In this study, 10 different machine learning classification algorithms namely: LR, DT, NB, RF, ANN, KNN, GB, SVM, AB, and ET are implemented in order to select the best model for early and accurate detection of heart disease. Four feature selection algorithms such as FCBF, mRMR, LASSO, and Relief have been used to select the most vital and correlated features that truly reflect the motif of the desired target. Our developed intelligent computational model has been trained and tested on two datasets i.e. Cleveland (S1) and Hungarian (S2) heart disease datasets. Python has been used as a tool for implementation and simulating the results of all the utilized classification algorithms.
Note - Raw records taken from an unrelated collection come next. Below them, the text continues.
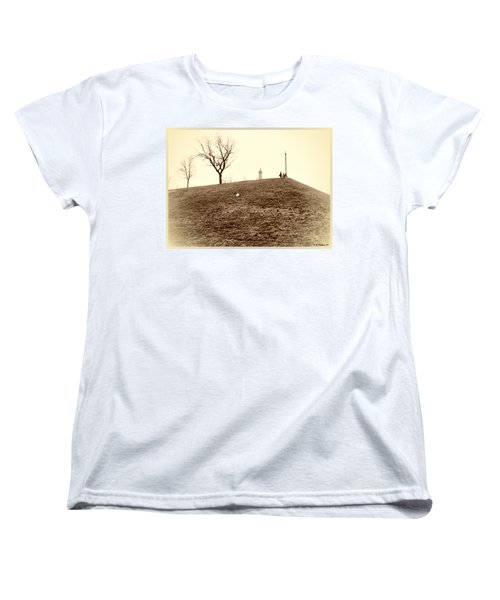 Women's T-Shirt (Standard Cut) featuring the photograph Federal Hill by Brian Wallace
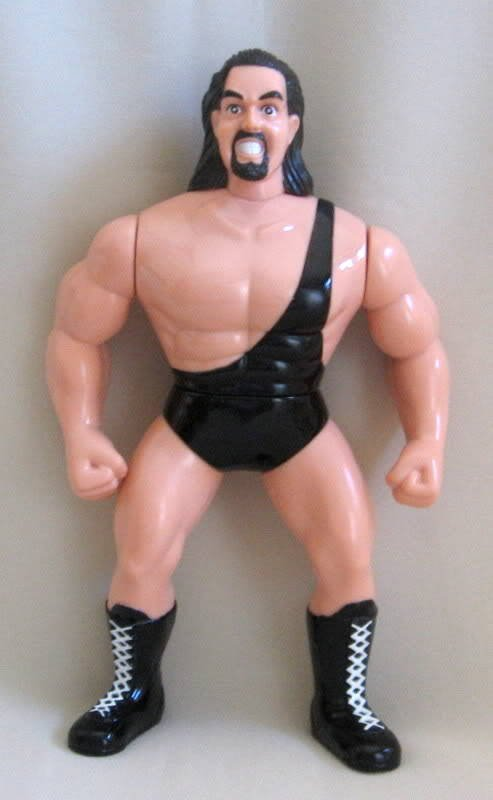 1998 WCW Large Action Figure The Giant With Snapping Arms World Championship Wrestling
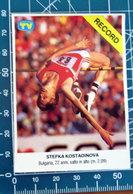 STEFKA KOSTADINOVA ATLETICA SORRISI E CANZONI 1987 ADESIVO  STICKER    NEW  FIGURINA - Stickers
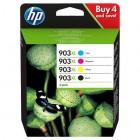Cartridge HP Inkjet No 903XL Combo pack (Black, Cyan, Magenta, Yellow) (825p)-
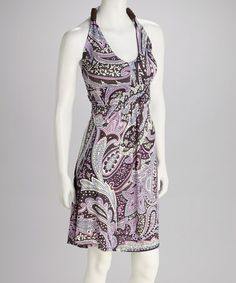 Love this Purple Paisley Halter Dress on #zulily! #zulilyfinds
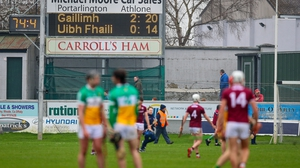 Offaly slipped into Division 2 this spring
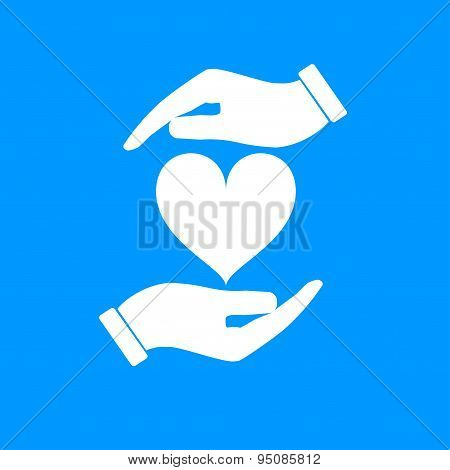Vector Icon - Hands Holding Heart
The performance of all classification models has been tested in terms of various performance metrics on full feature space as well as selected feature spaces, selected through various feature selection algorithms. This research study recommends that which feature selection algorithm is feasible with which classification model for developing a high-level intelligent system for the diagnosis of a patient having heart disease. From simulation results, it is observed that ET is the best classifier while relief is the optimal feature selection algorithm. In addition, P-value and Chi-square are also computed for the ET classifier along with each feature selection algorithm. It is anticipated that the proposed system will be useful and helpful for the doctors and other care-givers to diagnose a patient having heart disease accurately and effectively at the early stages.

Conclusion

Heart disease is one of the most devastating and fatal chronic diseases that rapidly increase in both economically developed and undeveloped countries and causes death. This damage can be reduced considerably if the patient is diagnosed in the early stages and proper treatment is provided to her. In this paper, we developed an intelligent predictive system based on contemporary machine learning algorithms for the prediction and diagnosis of heart disease. The developed system was checked on two datasets i.e. Cleveland (S1) and Hungarian (S2) heart disease datasets. The developed system was trained and tested on full features and optimal features as well. Ten classification algorithms including, KNN, DT, RF, NB, SVM, AB, ET, GB, LR, and ANN, and four feature selection algorithms such as FCBF, mRMR, LASSO, and Relief are used. The feature selection algorithm selects the most significant features from the feature space, which not only reduces the classification errors but also shrink the feature space. To assess the performance of classification algorithms various performance evaluation metrics were used such as accuracy, sensitivity, specificity, AUC, F1-score, MCC, and ROC curve. The classification accuracies of the top two classification algorithms i.e. ET and GB on full features were 92.09% and 91.34% respectively. After applying feature selection algorithms, the classification accuracy of ET with the relief feature selection algorithm increases from 92.09 to 94.41%. The accuracy of GB increases from 91.34 to 93.36% with the FCBF feature selection algorithm. So, the ET classifier with the relief feature selection algorithm performs excellently. P-value and Chi-square are also computed for the ET classifier with each feature selection technique. The future work of this research study is to use more optimization techniques, feature selection algorithms, and classification algorithms to improve the performance of the predictive system for the diagnosis of heart disease.